━━━━━ PROVIDED ENTRIES ━━━━━
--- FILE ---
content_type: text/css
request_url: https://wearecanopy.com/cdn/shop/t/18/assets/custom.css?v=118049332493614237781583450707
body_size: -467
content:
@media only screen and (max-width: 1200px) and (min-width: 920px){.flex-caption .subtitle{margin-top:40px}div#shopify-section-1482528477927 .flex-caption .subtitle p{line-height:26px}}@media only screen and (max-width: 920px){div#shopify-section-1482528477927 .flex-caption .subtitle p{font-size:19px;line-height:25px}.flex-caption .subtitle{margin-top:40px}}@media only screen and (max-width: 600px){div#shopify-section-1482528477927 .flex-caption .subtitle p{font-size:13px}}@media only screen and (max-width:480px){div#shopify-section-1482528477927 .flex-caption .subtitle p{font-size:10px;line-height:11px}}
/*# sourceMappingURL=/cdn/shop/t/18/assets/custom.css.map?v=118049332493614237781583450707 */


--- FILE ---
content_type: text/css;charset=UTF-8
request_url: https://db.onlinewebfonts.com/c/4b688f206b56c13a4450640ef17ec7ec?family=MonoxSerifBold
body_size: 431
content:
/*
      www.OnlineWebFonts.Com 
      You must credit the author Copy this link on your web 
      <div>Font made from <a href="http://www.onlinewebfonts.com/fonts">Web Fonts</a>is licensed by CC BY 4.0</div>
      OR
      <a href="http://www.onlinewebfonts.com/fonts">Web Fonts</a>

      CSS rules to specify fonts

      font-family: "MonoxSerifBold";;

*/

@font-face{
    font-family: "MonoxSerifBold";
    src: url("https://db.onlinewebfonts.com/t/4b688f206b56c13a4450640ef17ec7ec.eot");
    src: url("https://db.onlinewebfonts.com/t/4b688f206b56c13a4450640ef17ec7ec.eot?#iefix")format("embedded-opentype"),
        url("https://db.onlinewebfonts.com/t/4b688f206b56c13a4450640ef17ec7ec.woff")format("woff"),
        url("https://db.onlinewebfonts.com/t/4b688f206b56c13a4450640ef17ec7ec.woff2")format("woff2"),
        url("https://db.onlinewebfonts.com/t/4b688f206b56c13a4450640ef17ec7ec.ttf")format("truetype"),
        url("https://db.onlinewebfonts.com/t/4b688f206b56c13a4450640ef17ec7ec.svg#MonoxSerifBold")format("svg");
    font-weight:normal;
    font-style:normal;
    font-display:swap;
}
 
━━━━━
## TASK REQUIREMENTS
Copy the records exactly, keeping every word in place.

## ANSWER SPACE
--- FILE ---
content_type: text/css
request_url: https://wearecanopy.com/cdn/shop/t/18/assets/custom.css?v=118049332493614237781583450707
body_size: -467
content:
@media only screen and (max-width: 1200px) and (min-width: 920px){.flex-caption .subtitle{margin-top:40px}div#shopify-section-1482528477927 .flex-caption .subtitle p{line-height:26px}}@media only screen and (max-width: 920px){div#shopify-section-1482528477927 .flex-caption .subtitle p{font-size:19px;line-height:25px}.flex-caption .subtitle{margin-top:40px}}@media only screen and (max-width: 600px){div#shopify-section-1482528477927 .flex-caption .subtitle p{font-size:13px}}@media only screen and (max-width:480px){div#shopify-section-1482528477927 .flex-caption .subtitle p{font-size:10px;line-height:11px}}
/*# sourceMappingURL=/cdn/shop/t/18/assets/custom.css.map?v=118049332493614237781583450707 */


--- FILE ---
content_type: text/css;charset=UTF-8
request_url: https://db.onlinewebfonts.com/c/4b688f206b56c13a4450640ef17ec7ec?family=MonoxSerifBold
body_size: 431
content:
/*
      www.OnlineWebFonts.Com 
      You must credit the author Copy this link on your web 
      <div>Font made from <a href="http://www.onlinewebfonts.com/fonts">Web Fonts</a>is licensed by CC BY 4.0</div>
      OR
      <a href="http://www.onlinewebfonts.com/fonts">Web Fonts</a>

      CSS rules to specify fonts

      font-family: "MonoxSerifBold";;

*/

@font-face{
    font-family: "MonoxSerifBold";
    src: url("https://db.onlinewebfonts.com/t/4b688f206b56c13a4450640ef17ec7ec.eot");
    src: url("https://db.onlinewebfonts.com/t/4b688f206b56c13a4450640ef17ec7ec.eot?#iefix")format("embedded-opentype"),
        url("https://db.onlinewebfonts.com/t/4b688f206b56c13a4450640ef17ec7ec.woff")format("woff"),
        url("https://db.onlinewebfonts.com/t/4b688f206b56c13a4450640ef17ec7ec.woff2")format("woff2"),
        url("https://db.onlinewebfonts.com/t/4b688f206b56c13a4450640ef17ec7ec.ttf")format("truetype"),
        url("https://db.onlinewebfonts.com/t/4b688f206b56c13a4450640ef17ec7ec.svg#MonoxSerifBold")format("svg");
    font-weight:normal;
    font-style:normal;
    font-display:swap;
}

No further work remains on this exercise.